| Problem to work on |
Copy the entries below exactly. Images do not belong in the copy.

Stored data entries:
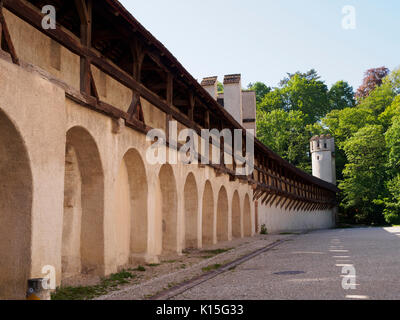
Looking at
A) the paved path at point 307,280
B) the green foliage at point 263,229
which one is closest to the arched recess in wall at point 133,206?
the paved path at point 307,280

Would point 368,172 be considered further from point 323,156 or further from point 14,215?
point 14,215

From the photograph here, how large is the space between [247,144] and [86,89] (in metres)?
16.3

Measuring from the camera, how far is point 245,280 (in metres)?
8.02

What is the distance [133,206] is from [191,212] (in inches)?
196

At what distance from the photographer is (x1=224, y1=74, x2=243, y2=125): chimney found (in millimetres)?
27703

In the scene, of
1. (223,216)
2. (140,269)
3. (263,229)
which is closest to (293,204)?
(263,229)

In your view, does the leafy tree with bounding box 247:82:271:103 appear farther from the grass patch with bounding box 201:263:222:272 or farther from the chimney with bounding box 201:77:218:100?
the grass patch with bounding box 201:263:222:272

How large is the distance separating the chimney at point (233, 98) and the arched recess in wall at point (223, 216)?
28.4 ft

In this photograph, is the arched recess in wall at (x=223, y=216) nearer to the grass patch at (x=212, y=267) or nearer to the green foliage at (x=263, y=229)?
the green foliage at (x=263, y=229)

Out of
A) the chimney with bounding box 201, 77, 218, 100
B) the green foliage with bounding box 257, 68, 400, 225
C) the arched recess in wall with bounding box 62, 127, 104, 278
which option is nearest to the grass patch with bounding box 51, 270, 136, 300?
the arched recess in wall with bounding box 62, 127, 104, 278

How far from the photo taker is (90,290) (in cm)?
714

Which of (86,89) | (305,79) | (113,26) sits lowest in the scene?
(86,89)
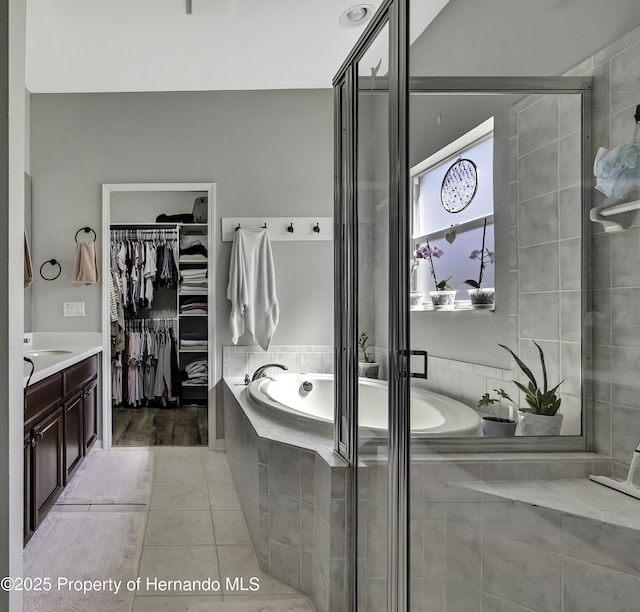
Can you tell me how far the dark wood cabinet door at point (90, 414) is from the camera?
10.6ft

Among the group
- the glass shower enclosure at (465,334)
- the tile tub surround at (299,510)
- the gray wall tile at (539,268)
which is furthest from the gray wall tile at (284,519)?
the gray wall tile at (539,268)

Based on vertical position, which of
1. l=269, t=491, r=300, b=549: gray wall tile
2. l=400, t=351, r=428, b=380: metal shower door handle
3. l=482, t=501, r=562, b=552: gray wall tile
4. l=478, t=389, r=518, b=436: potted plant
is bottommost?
l=269, t=491, r=300, b=549: gray wall tile

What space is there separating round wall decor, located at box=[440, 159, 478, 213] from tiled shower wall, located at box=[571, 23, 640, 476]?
328 mm

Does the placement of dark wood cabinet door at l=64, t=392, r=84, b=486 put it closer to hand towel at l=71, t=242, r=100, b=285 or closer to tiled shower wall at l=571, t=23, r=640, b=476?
hand towel at l=71, t=242, r=100, b=285

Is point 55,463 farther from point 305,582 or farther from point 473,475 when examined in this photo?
point 473,475

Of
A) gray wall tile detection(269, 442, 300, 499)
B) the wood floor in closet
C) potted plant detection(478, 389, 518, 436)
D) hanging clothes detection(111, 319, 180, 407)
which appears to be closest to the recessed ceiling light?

| Output for this exercise |
Looking at
A) the paved path at point 307,280
B) the green foliage at point 263,229
which one is closest to the arched recess in wall at point 133,206?
the paved path at point 307,280

Would point 368,172 be considered further from point 323,156 or further from point 14,215?
point 14,215

From the photograph here, how large is the space between [247,144] and [86,89] (in metres)?
16.3

Measuring from the camera, how far is point 245,280 (in metres)?
8.02

What is the distance [133,206] is from [191,212] (in inches)?
196

At what distance from the photographer is (x1=224, y1=74, x2=243, y2=125): chimney found (in millimetres)?
27703

In the scene, of
1. (223,216)
2. (140,269)
3. (263,229)
which is closest to (293,204)?
(263,229)

In your view, does the leafy tree with bounding box 247:82:271:103 appear farther from the grass patch with bounding box 201:263:222:272 or farther from the chimney with bounding box 201:77:218:100?
the grass patch with bounding box 201:263:222:272

How large is the distance separating the chimney at point (233, 98) and the arched recess in wall at point (223, 216)?
28.4 ft

In this photograph, is the arched recess in wall at (x=223, y=216) nearer to the grass patch at (x=212, y=267) or nearer to the green foliage at (x=263, y=229)?
the green foliage at (x=263, y=229)

Out of
A) the chimney with bounding box 201, 77, 218, 100
B) the green foliage with bounding box 257, 68, 400, 225
C) the arched recess in wall with bounding box 62, 127, 104, 278
which option is nearest to the grass patch with bounding box 51, 270, 136, 300?
the arched recess in wall with bounding box 62, 127, 104, 278

How far from the photo taker is (90,290) (in cm)?
714

Which of (86,89) | (305,79) | (113,26) sits lowest in the scene?
(86,89)
Can you tell me how far the dark wood cabinet door at point (90, 414) is from the camera?
10.6ft

Among the group
- the glass shower enclosure at (465,334)
- the tile tub surround at (299,510)
- the gray wall tile at (539,268)
which is furthest from the gray wall tile at (284,519)?
the gray wall tile at (539,268)

Based on vertical position, which of
1. l=269, t=491, r=300, b=549: gray wall tile
2. l=400, t=351, r=428, b=380: metal shower door handle
3. l=482, t=501, r=562, b=552: gray wall tile
4. l=478, t=389, r=518, b=436: potted plant
is bottommost?
l=269, t=491, r=300, b=549: gray wall tile

What space is there separating round wall decor, located at box=[440, 159, 478, 213] from tiled shower wall, located at box=[571, 23, 640, 476]?
328 mm

Does the placement of dark wood cabinet door at l=64, t=392, r=84, b=486 put it closer to hand towel at l=71, t=242, r=100, b=285 or closer to tiled shower wall at l=571, t=23, r=640, b=476?
hand towel at l=71, t=242, r=100, b=285

Is point 55,463 farther from point 305,582 or farther from point 473,475 when examined in this photo?
point 473,475

Of
A) gray wall tile detection(269, 442, 300, 499)
B) the wood floor in closet
C) potted plant detection(478, 389, 518, 436)
D) hanging clothes detection(111, 319, 180, 407)
which appears to be closest to the recessed ceiling light?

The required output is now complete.